Figure 3 shows an example of the Microsoft Azure Virtual machines page.
Logging In to a vSRX Instance
After vSRX deployment is completed, the vSRX instance is automatically powered on and launched. At this point you can use an SSH client to log in to the vSRX instance.
In Microsoft Azure, individuals and enterprises can host servers and services on the cloud as a pay-as-you-go (PAYG) or bring-your-own-license (BYOL) service.
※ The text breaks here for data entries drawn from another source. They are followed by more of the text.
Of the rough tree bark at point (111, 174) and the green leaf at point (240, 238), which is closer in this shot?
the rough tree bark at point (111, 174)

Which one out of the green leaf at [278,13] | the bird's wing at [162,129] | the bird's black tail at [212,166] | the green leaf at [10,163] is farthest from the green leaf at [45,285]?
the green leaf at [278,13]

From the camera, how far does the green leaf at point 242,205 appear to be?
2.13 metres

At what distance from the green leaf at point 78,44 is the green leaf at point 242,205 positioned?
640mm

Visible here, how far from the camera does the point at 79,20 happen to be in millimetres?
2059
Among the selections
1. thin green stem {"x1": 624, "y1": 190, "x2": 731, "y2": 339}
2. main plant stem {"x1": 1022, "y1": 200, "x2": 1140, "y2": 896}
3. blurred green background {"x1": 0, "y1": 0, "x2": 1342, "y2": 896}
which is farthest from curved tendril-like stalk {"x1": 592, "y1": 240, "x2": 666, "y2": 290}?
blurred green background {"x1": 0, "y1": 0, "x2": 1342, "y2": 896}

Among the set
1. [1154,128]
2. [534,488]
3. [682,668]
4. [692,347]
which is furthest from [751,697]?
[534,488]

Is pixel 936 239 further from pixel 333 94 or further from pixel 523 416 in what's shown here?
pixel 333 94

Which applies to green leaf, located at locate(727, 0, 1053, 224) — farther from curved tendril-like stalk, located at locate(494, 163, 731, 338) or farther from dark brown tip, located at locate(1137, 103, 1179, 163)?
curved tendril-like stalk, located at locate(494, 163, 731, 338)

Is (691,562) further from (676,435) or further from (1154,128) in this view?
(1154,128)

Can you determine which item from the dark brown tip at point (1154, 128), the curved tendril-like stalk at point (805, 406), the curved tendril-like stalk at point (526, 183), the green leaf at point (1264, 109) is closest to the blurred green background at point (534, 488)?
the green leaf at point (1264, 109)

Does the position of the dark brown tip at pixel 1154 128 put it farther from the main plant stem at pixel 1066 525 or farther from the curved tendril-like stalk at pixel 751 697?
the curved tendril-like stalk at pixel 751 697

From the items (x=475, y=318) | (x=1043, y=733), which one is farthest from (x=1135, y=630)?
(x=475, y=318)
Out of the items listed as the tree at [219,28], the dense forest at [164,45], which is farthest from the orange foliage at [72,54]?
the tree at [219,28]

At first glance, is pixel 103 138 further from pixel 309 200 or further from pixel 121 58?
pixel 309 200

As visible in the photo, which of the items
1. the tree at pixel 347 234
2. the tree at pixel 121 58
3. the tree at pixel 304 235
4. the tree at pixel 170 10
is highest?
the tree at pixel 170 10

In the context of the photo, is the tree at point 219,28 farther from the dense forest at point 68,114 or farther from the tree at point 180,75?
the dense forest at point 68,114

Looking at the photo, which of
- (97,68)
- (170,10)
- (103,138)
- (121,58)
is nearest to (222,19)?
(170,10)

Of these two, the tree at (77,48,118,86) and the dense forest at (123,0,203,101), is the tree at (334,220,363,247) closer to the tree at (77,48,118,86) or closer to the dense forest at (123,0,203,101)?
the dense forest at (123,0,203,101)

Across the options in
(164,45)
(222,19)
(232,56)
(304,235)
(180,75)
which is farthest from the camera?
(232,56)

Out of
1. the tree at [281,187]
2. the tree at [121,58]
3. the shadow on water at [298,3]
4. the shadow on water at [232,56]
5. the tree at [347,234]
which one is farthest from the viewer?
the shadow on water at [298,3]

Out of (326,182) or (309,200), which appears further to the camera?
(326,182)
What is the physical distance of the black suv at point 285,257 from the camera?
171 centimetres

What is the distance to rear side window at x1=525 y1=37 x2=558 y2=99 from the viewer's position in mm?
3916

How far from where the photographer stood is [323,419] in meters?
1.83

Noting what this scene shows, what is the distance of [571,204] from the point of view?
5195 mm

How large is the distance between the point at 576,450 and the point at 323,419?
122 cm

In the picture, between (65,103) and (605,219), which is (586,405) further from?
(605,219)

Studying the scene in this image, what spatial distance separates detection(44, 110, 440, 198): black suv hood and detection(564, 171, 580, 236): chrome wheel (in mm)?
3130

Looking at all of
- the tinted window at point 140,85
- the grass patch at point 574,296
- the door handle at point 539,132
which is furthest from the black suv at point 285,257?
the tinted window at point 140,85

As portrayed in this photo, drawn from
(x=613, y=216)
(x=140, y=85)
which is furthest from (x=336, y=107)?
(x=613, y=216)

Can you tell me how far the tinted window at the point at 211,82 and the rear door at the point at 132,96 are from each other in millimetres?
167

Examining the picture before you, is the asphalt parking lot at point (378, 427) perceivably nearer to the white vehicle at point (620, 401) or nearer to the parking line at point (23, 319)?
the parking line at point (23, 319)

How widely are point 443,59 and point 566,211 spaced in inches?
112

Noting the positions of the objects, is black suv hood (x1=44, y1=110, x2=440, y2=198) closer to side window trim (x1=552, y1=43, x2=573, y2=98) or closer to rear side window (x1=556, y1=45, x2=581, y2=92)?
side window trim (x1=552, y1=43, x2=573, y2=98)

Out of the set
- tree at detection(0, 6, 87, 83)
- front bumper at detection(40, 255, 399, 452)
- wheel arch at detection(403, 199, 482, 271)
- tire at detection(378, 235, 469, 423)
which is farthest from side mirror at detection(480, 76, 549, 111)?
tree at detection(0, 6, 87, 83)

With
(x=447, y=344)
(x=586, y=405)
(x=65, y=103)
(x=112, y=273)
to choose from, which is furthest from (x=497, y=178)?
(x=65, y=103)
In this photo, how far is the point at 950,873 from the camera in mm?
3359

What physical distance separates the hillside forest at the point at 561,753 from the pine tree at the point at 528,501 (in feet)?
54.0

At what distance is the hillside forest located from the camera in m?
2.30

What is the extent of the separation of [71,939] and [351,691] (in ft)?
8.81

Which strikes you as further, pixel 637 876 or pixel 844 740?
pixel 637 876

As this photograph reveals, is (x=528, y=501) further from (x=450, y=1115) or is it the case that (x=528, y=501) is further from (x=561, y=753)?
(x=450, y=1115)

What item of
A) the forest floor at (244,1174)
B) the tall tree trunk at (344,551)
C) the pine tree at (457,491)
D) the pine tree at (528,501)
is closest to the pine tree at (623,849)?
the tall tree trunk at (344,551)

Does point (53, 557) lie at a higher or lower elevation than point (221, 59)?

For the vSRX on Microsoft Azure deployment, only the BYOL model is supported.
To log in to the vSRX VM:
- From the Azure portal, click Resource groups from the menu of services on the dashboard, and then select the vSRX VM. Locate the public IP address of the vSRX VM from the Settings blade.
- Use an SSH client to log in to a vSRX instance.
- At the prompt, enter the following login credentials:
Starting in Junos OS Release 15.1X49-D80 and Junos OS Release 17.3R1, only password authentication is supported. Starting in Junos OS Release 15.1X49-D100 for vSRX, both password and SSH public key authentication are supported, and password authentication is chosen by default.
The vSRX instance is automatically configured for username and password authentication. To log in, use the login credentials that were defined in the
vsrx.parameters.jsonfile (see Changing Parameter Values in the vsrx.parameter.json File). After initially logging to the vSRX, you can configure SSH public and private key authentication.
# ssh <username@vsrx_vm_ipaddress>
The authenticity of host ’x.x.x.x (x.x.x.x)’ ... ECDSA key fingerprint is SHA256:XXXXXXXXXXXXXXXXXXXXXXX. Are you sure you want to continue connecting (yes/no)? yes Warning: Permanently added ’x.x.x.x’ (ECDSA) to the list of known hosts. Password: xxxxxxxx username@vsrx_vm_ipaddress>
- Configure the basic settings for the vSRX VM (see Configuring vSRX Using the CLI).